▸ **SELECTED PASSAGE**:

For Olivia
In 1975 I was hired to teach sixth grade in an elementary school in a small West Virginia town. I had just finished my first year of teaching, if you could call it that, and was desperate to find out if the problem was with the students – or me. Of course I already knew the answer, but I had to make one more go of it. How could I tell my parents that their college graduate was not cut out to be a teacher? Fortunately it was that year that I met Olivia Oldster (not her real name).
Olivia had begun teaching in the ‘30s and constantly demonstrated to her colleagues that we were not doing enough. When I complained that the furnace in my room was not working, she would remind me that she had taught in a one-room school where she and her students had huddled around a potbellied stove, fueled with logs she had cut prior to their arrival. When I mentioned it took me over an hour to get home each evening, she would reminisce about her days in the mountains and the times when neither she nor her students could get home due to a blocked road or bad weather. She had done it all, and I felt young and inexperienced. Maybe that was because I was young and inexperienced.

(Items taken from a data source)
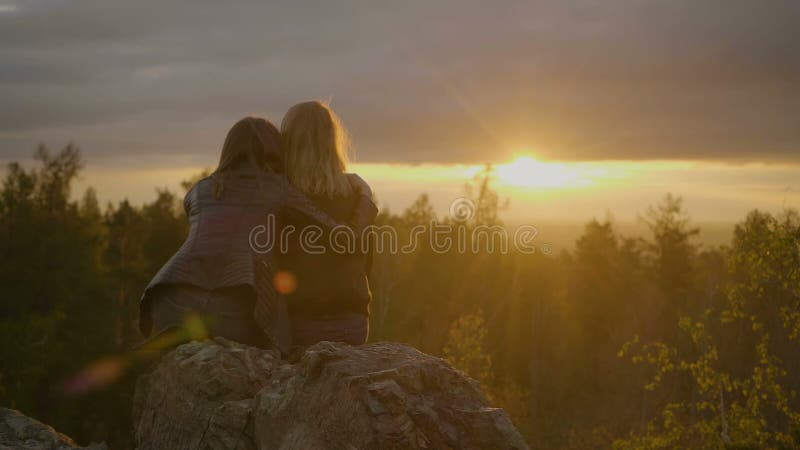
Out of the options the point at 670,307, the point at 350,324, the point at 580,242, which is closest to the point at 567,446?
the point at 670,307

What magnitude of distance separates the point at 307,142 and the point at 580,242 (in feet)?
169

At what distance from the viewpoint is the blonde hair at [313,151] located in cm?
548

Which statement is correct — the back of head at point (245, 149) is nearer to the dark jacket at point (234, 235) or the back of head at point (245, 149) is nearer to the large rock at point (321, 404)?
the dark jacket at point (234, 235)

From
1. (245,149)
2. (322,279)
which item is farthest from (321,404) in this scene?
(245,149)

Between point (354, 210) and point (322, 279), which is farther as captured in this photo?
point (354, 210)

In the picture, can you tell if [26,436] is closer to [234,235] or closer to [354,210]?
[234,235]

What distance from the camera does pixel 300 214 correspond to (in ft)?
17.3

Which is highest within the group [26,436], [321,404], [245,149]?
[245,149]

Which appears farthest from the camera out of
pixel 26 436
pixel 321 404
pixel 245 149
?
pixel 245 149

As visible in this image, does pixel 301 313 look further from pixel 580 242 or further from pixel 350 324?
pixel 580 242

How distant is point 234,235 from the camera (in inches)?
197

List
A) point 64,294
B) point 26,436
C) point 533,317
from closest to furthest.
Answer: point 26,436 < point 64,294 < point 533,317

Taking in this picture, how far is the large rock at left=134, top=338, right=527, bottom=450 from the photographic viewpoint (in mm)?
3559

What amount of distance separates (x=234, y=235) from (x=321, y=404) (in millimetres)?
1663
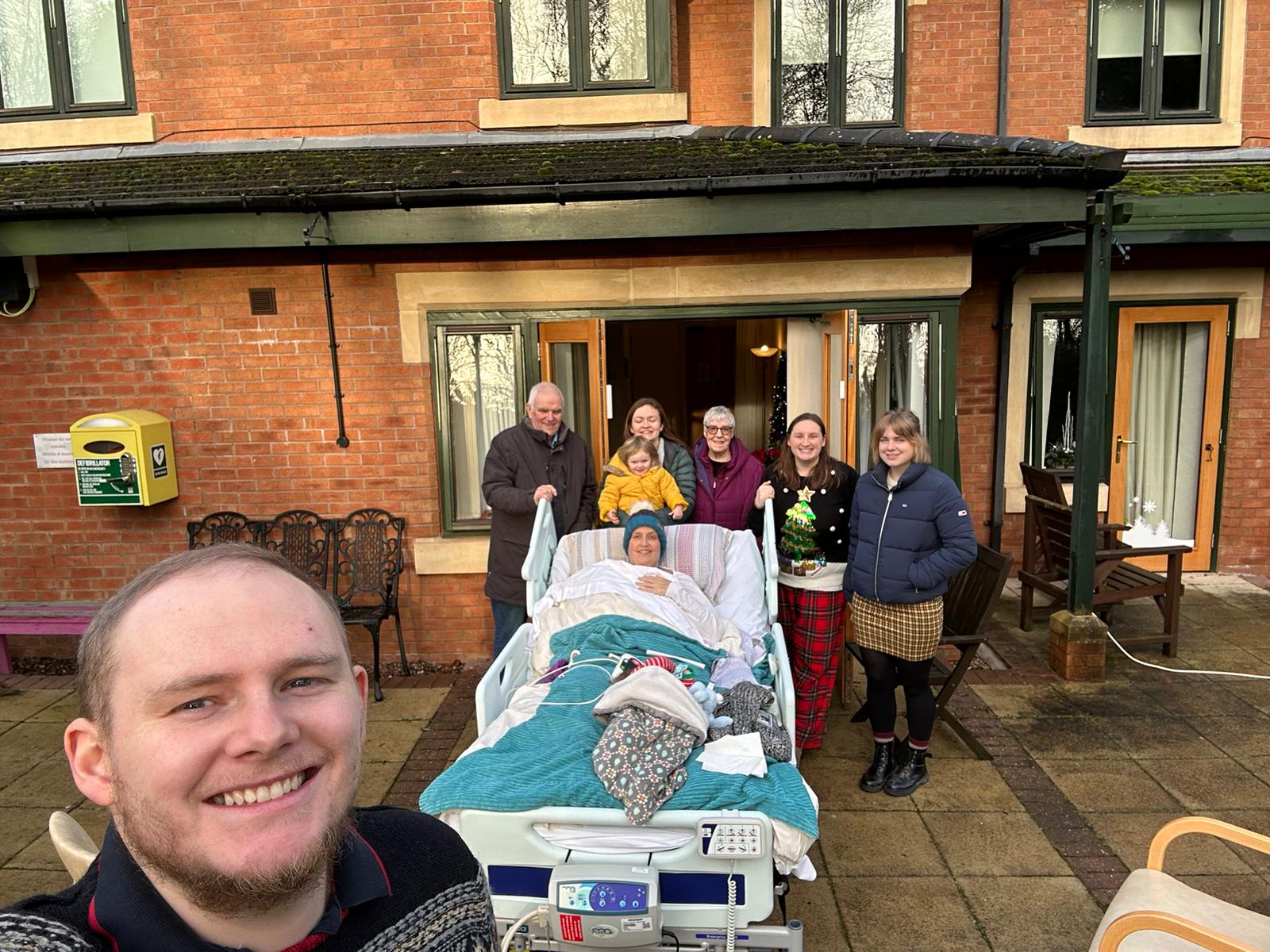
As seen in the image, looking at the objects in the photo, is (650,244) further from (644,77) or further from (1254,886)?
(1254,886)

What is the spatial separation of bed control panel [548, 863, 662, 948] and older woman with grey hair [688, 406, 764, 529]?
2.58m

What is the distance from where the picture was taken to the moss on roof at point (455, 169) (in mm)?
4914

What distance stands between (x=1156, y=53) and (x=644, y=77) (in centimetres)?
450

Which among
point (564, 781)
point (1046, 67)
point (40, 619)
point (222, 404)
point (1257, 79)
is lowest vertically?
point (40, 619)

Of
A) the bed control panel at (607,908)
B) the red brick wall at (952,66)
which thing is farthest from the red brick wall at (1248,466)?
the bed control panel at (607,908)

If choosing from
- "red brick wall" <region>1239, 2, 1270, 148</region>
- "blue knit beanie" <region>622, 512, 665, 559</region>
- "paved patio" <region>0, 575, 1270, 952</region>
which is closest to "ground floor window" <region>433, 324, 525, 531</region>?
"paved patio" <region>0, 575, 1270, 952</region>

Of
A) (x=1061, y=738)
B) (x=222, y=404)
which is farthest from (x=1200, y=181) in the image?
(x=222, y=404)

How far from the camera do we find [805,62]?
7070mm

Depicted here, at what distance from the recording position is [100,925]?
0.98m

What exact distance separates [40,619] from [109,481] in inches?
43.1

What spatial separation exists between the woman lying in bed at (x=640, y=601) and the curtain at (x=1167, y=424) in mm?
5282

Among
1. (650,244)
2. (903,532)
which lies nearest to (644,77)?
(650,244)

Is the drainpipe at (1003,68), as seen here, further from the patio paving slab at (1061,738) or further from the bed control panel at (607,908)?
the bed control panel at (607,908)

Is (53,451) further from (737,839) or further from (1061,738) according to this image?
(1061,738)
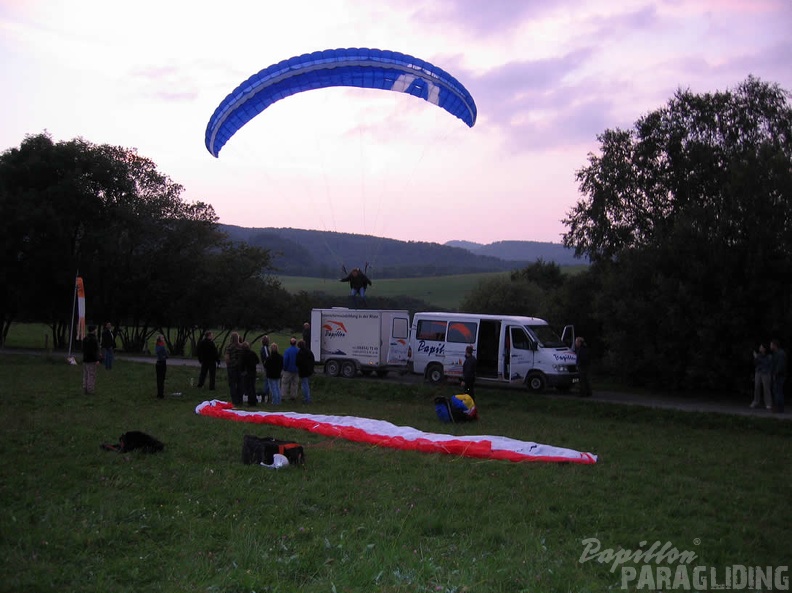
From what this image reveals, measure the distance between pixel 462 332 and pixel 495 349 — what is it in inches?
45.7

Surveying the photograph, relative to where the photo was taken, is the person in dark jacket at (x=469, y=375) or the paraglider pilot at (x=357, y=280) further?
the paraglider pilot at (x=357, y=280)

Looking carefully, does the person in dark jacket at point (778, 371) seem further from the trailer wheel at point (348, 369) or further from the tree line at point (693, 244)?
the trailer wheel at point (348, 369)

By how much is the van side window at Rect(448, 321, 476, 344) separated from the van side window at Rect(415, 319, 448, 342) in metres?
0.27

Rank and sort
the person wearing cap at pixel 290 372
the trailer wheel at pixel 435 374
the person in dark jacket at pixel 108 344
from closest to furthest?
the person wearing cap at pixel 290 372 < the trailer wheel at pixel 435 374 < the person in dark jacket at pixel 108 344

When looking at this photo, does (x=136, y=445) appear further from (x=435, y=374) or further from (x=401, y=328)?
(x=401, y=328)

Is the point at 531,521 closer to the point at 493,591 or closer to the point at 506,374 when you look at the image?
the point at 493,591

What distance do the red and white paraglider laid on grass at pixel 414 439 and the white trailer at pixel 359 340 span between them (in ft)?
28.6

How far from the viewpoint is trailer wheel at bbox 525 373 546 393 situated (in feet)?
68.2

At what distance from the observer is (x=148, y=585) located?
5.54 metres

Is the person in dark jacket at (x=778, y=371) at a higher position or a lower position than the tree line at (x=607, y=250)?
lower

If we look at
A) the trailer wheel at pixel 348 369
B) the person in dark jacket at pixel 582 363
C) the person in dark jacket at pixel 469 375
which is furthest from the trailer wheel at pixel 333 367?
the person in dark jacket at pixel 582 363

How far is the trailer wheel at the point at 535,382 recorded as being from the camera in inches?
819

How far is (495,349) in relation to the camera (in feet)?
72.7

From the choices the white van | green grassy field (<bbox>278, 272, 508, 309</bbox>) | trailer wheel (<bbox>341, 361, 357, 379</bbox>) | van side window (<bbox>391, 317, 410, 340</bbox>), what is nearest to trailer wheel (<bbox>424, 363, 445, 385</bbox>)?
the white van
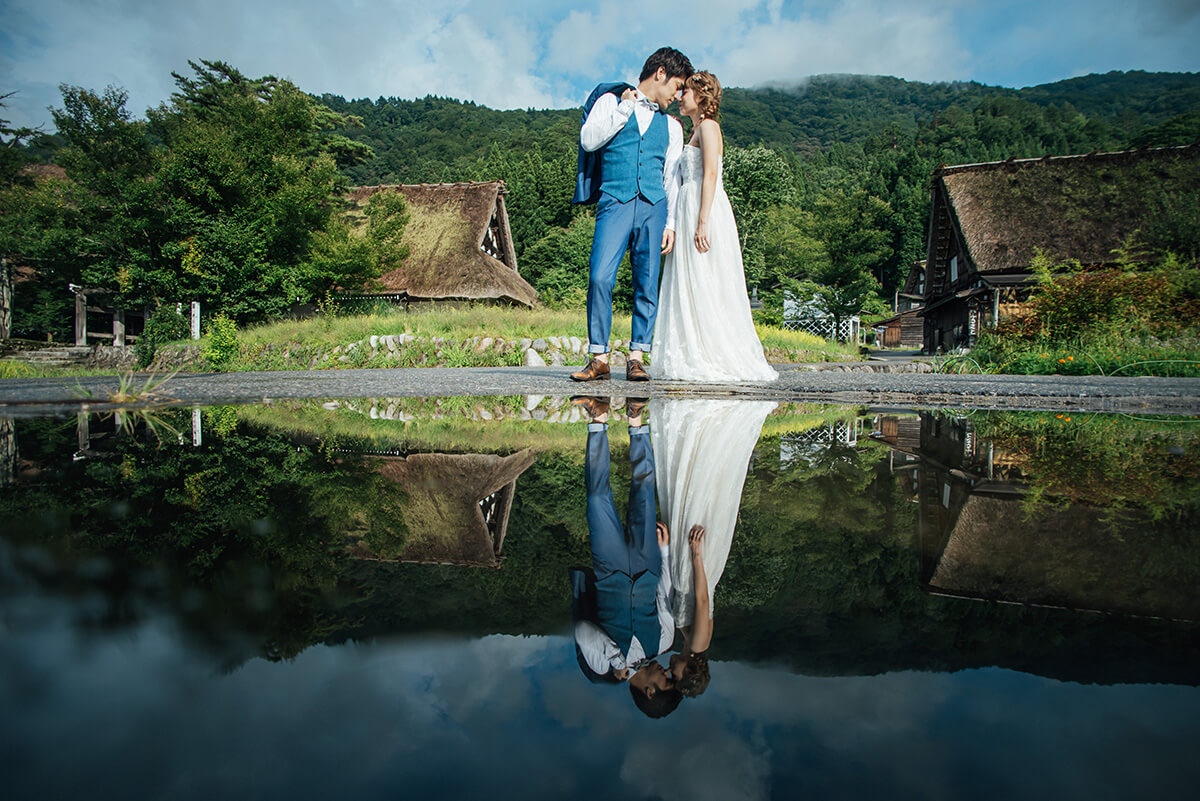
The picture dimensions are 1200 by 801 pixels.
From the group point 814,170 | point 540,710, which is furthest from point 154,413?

▸ **WORK INSTRUCTIONS**:
- A) In the essay about Olivia, the sentence beginning "In 1975 I was hired" describes a job. List each detail it gives about that job.
- B) According to the essay about Olivia, when did Olivia begin teaching?

▸ **TASK-BY-TASK RESULTS**:
- A)
- Teaching sixth grade
- At an elementary school
- In a small West Virginia town

- B) She began teaching in the '30s.